取り組む課題:
**1)** Drone の解説文によると、Drone プラグインの実態は何ですか。
**2)** Drone の解説文について、最後の文のあとに続く文章を書きなさい。

CI でも Docker コンテナを用いれば、毎回新規に用意されたクリーンな環境でジョブを実行できますし、ローカルでも同等の環境を使ったテストを実行することが容易になります。
他にもこの特性が活かされている例として、Drone プラグインが挙げられます。
Drone プラグインは、ファイルのキャッシュや Docker イメージの build, push といった汎用的なジョブを提供するもので、その実態はただの Docker イメージです。 これにより、Drone プラグイン自体も単体でテストしやすく、かつ Drone 外の環境でも簡単に利用することができます。
master-agent 構成で無限にスケールアウトできる
Drone は、Web UI を提供したり、実行待ちのジョブを agent に振り分けたりする master と、実際にジョブを実行する agent からなる master-agent 構成になっています。

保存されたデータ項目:
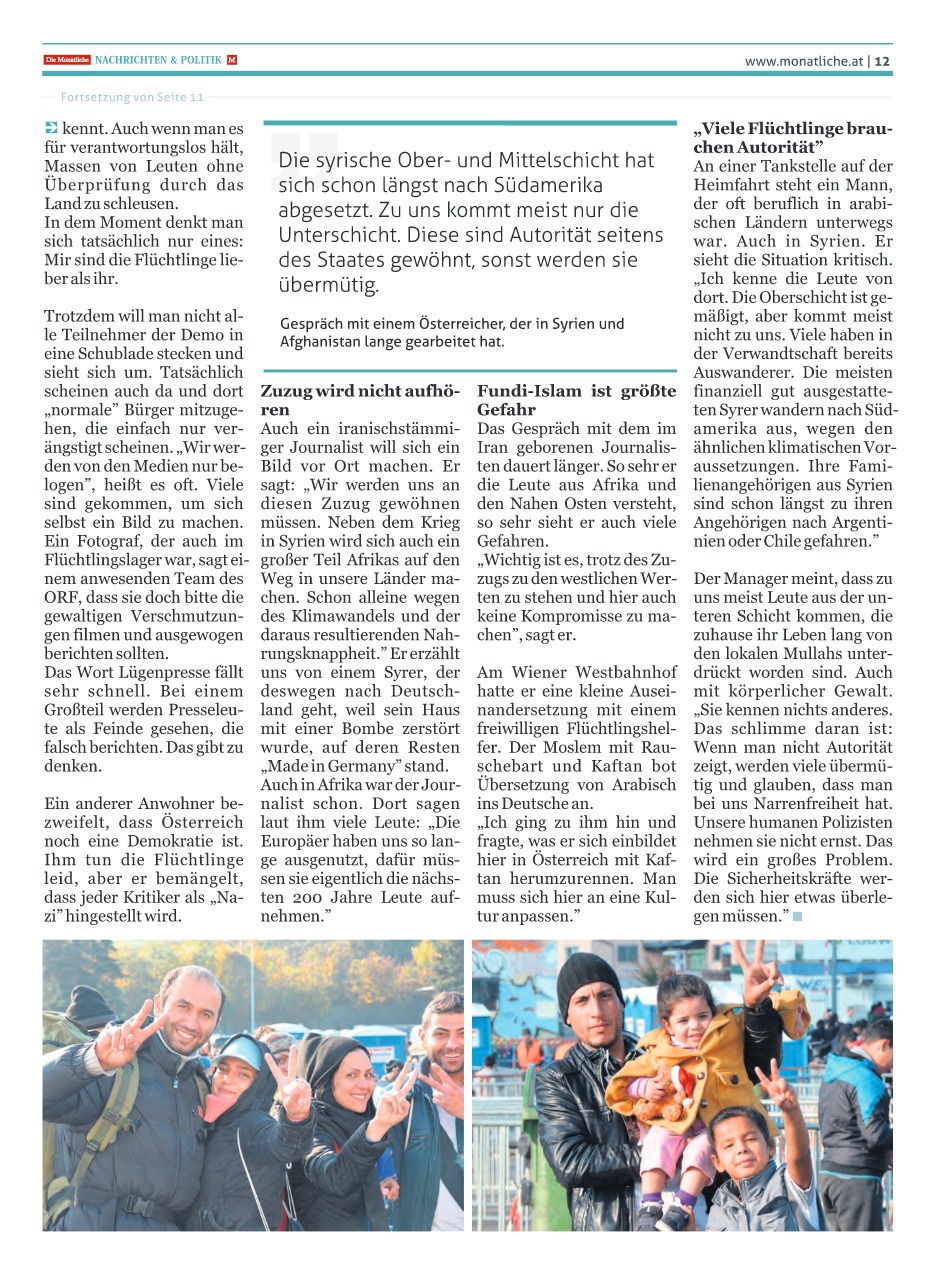 Die Monatliche NACHRICHTEN & POLITIK M

www.monatliche.at | 12

Fortsetzung von Seite 11

kennt. Auch wenn man es für verantwortungslos hält, Massen von Leuten ohne Überprüfung durch das Land zu schleusen.
In dem Moment denkt man sich tatsächlich nur eines: Mir sind die Flüchtlinge lieber als ihr.

Trotzdem will man nicht alle Teilnehmer der Demo in eine Schublade stecken und sieht sich um. Tatsächlich scheinen auch da und dort „normale" Bürger mitzugehen, die einfach nur verängstigt scheinen. „Wir werden von den Medien nur belogen", heißt es oft. Viele sind gekommen, um sich selbst ein Bild zu machen. Ein Fotograf, der auch im Flüchtlingslager war, sagt einem anwesenden Team des ORF, dass sie doch bitte die gewaltigen Verschmutzungen filmen und ausgewogen berichten sollten.
Das Wort Lügenpresse fällt sehr schnell. Bei einem Großteil werden Presseleute als Feinde gesehen, die falsch berichten. Das gibt zu denken.

Ein anderer Anwohner bezweifelt, dass Österreich noch eine Demokratie ist. Ihm tun die Flüchtlinge leid, aber er bemängelt, dass jeder Kritiker als „Nazi" hingestellt wird.

Die syrische Ober- und Mittelschicht hat sich schon längst nach Südamerika abgesetzt. Zu uns kommt meist nur die Unterschicht. Diese sind Autorität seitens des Staates gewöhnt, sonst werden sie übermütig.

Gespräch mit einem Österreicher, der in Syrien und Afghanistan lange gearbeitet hat.

Zuzug wird nicht aufhören
Auch ein iranischstämmiger Journalist will sich ein Bild vor Ort machen. Er sagt: „Wir werden uns an diesen Zuzug gewöhnen müssen. Neben dem Krieg in Syrien wird sich auch ein großer Teil Afrikas auf den Weg in unsere Länder machen. Schon alleine wegen des Klimawandels und der daraus resultierenden Nahrungsknappheit." Er erzählt uns von einem Syrer, der deswegen nach Deutschland geht, weil sein Haus mit einer Bombe zerstört wurde, auf deren Resten „Made in Germany" stand.
Auch in Afrika war der Journalist schon. Dort sagen laut ihm viele Leute: „Die Europäer haben uns so lange ausgenutzt, dafür müssen sie eigentlich die nächsten 200 Jahre Leute aufnehmen."

Fundi-Islam ist größte Gefahr
Das Gespräch mit dem im Iran geborenen Journalisten dauert länger. So sehr er die Leute aus Afrika und den Nahen Osten versteht, so sehr sieht er auch viele Gefahren.
„Wichtig ist es, trotz des Zuzugs zu den westlichen Werten zu stehen und hier auch keine Kompromisse zu machen", sagt er.

Am Wiener Westbahnhof hatte er eine kleine Auseinandersetzung mit einem freiwilligen Flüchtlingshelfer. Der Moslem mit Rauschebart und Kaftan bot Übersetzung von Arabisch ins Deutsche an.
„Ich ging zu ihm hin und fragte, was er sich einbildet hier in Österreich mit Kaftan herumzurennen. Man muss sich hier an eine Kultur anpassen."

„Viele Flüchtlinge brauchen Autorität"
An einer Tankstelle auf der Heimfahrt steht ein Mann, der oft beruflich in arabischen Ländern unterwegs war. Auch in Syrien. Er sieht die Situation kritisch. „Ich kenne die Leute von dort. Die Oberschicht ist gemäßigt, aber kommt meist nicht zu uns. Viele haben in der Verwandtschaft bereits Auswanderer. Die meisten finanziell gut ausgestatteten Syrer wandern nach Südamerika aus, wegen den ähnlichen klimatischen Voraussetzungen. Ihre Familienangehörigen aus Syrien sind schon längst zu ihren Angehörigen nach Argentinien oder Chile gefahren."

Der Manager meint, dass zu uns meist Leute aus der unteren Schicht kommen, die zuhause ihr Leben lang von den lokalen Mullahs unterdrückt worden sind. Auch mit körperlicher Gewalt. „Sie kennen nichts anderes. Das schlimme daran ist: Wenn man nicht Autorität zeigt, werden viele übermütig und glauben, dass man bei uns Narrenfreiheit hat. Unsere humanen Polizisten nehmen sie nicht ernst. Das wird ein großes Problem. Die Sicherheitskräfte werden sich hier etwas überlegen müssen."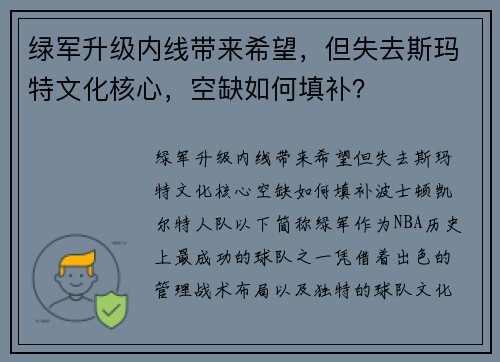 绿军升级内线带来希望，但失去斯玛特文化核心，空缺如何填补？

绿军升级内线带来希望但失去斯玛特文化核心空缺如何填补波士顿凯尔特人队以下简称绿军作为NBA历史上最成功的球队之一凭借着出色的管理战术布局以及独特的球队文化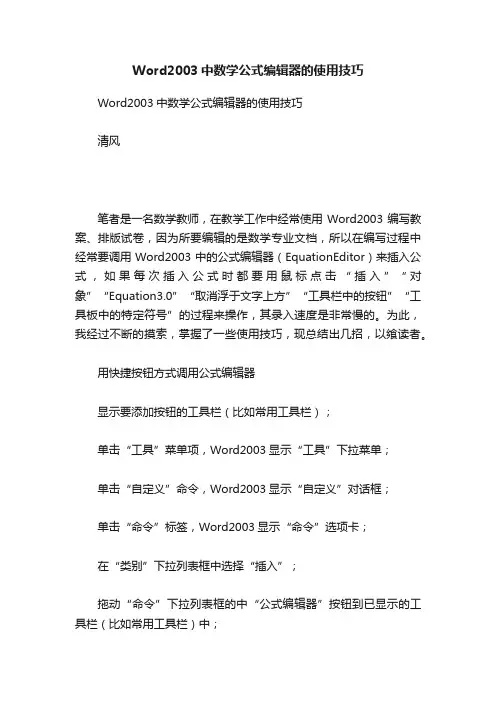 Word2003 中数学公式编辑器的使用技巧

Word2003 中数学公式编辑器的使用技巧

清风

笔者是一名数学教师，在教学工作中经常使用 Word2003 编写教案、排版试卷，因为所要编辑的是数学专业文档，所以在编写过程中经常要调用 Word2003 中的公式编辑器（EquationEditor）来插入公式，如果每次插入公式时都要用鼠标点击“插入”“对象”“Equation3.0”“取消浮于文字上方”“工具栏中的按钮”“工具板中的特定符号”的过程来操作，其录入速度是非常慢的。为此，我经过不断的摸索，掌握了一些使用技巧，现总结出几招，以飨读者。

用快捷按钮方式调用公式编辑器

显示要添加按钮的工具栏（比如常用工具栏）；

单击“工具”菜单项，Word2003 显示“工具”下拉菜单；

单击“自定义”命令，Word2003 显示“自定义”对话框；

单击“命令”标签，Word2003 显示“命令”选项卡；

在“类别”下拉列表框中选择“插入”；

拖动“命令”下拉列表框的中“公式编辑器”按钮到已显示的工具栏（比如常用工具栏）中；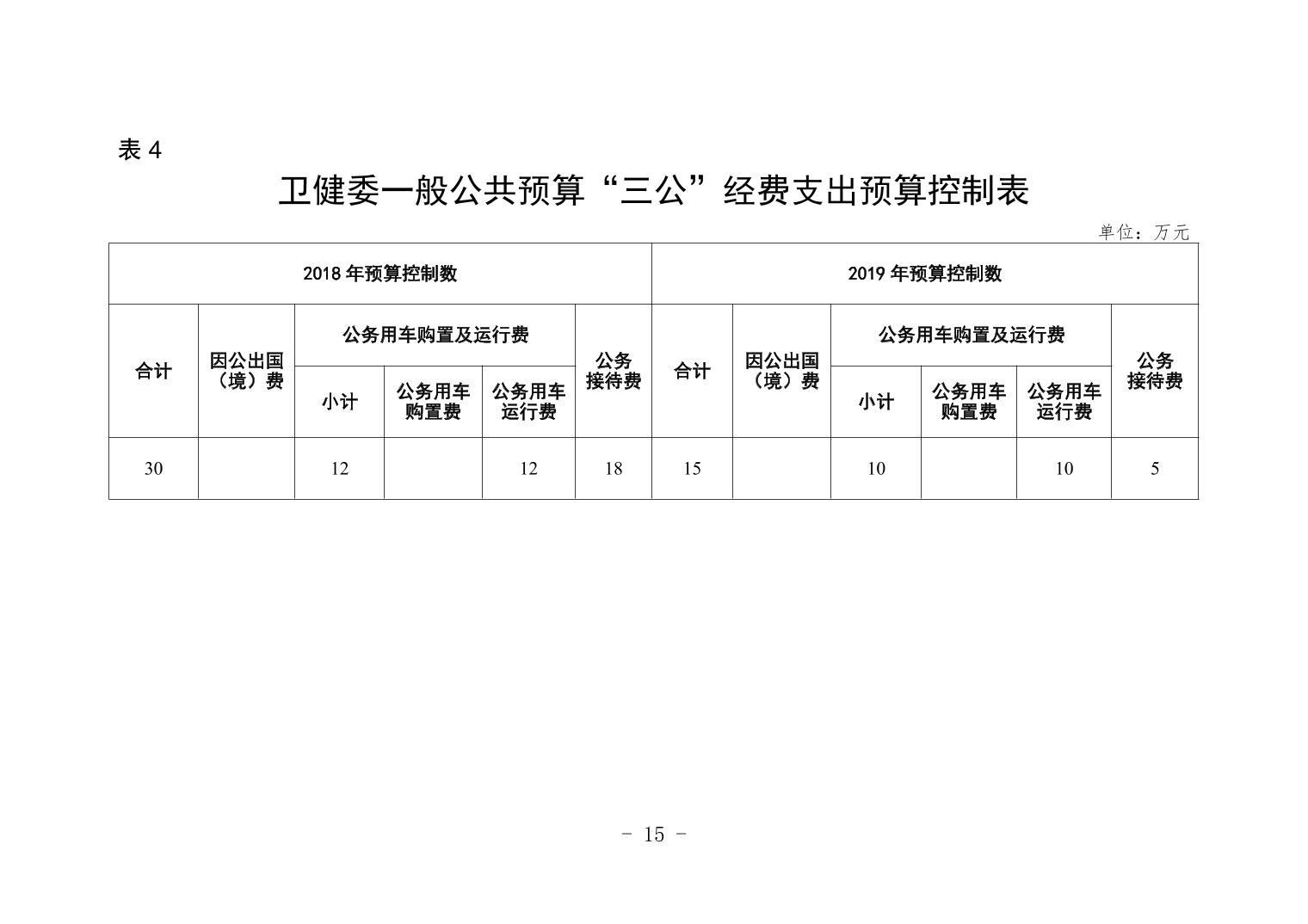 表 4

卫健委一般公共预算“三公”经费支出预算控制表

单位：万元

| 2018 年预算控制数 | | | | | | 2019 年预算控制数 | | | | | |
|---|---|---|---|---|---|---|---|---|---|---|---|
| 合计 | 因公出国（境）费 | 公务用车购置及运行费 | | | 公务接待费 | 合计 | 因公出国（境）费 | 公务用车购置及运行费 | | | 公务接待费 |
| | | 小计 | 公务用车购置费 | 公务用车运行费 | | | | 小计 | 公务用车购置费 | 公务用车运行费 | |
| 30 | | 12 | | 12 | 18 | 15 | | 10 | | 10 | 5 |

- 15 -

解答:
**1)** ただの Docker イメージです。

**2)**
基本的な流れは以下のようになっています。
agent は起動時に自動的に master に接続し、master は接続されている agent 複数台に分散してジョブを配置します。
単純に agent の台数を増やせば、master はその分だけ自動的に並列で実行するようにしてくれるので、非常に楽に分散実行する環境を整えられます。
Drone を AWS ECS で構築する
Drone は、master (server), agent 共に Docker イメージが提供されており、それを用いることで簡単に構築できます。
- drone/drone (Drone server)
- drone/agent (Drone agent)
公式のドキュメントでは、docker-compose でそれらの Docker イメージを使って Drone の環境を構築する方法が紹介されており、手元で試してみることも容易になっています。
今回は、1 ヶ月間に数百回の CI ジョブが実行されることを想定しているため、Drone agent を状況に応じてスケールすることを見据え、 docker-compose は用いずに AWS ECS 上に構築することにしました。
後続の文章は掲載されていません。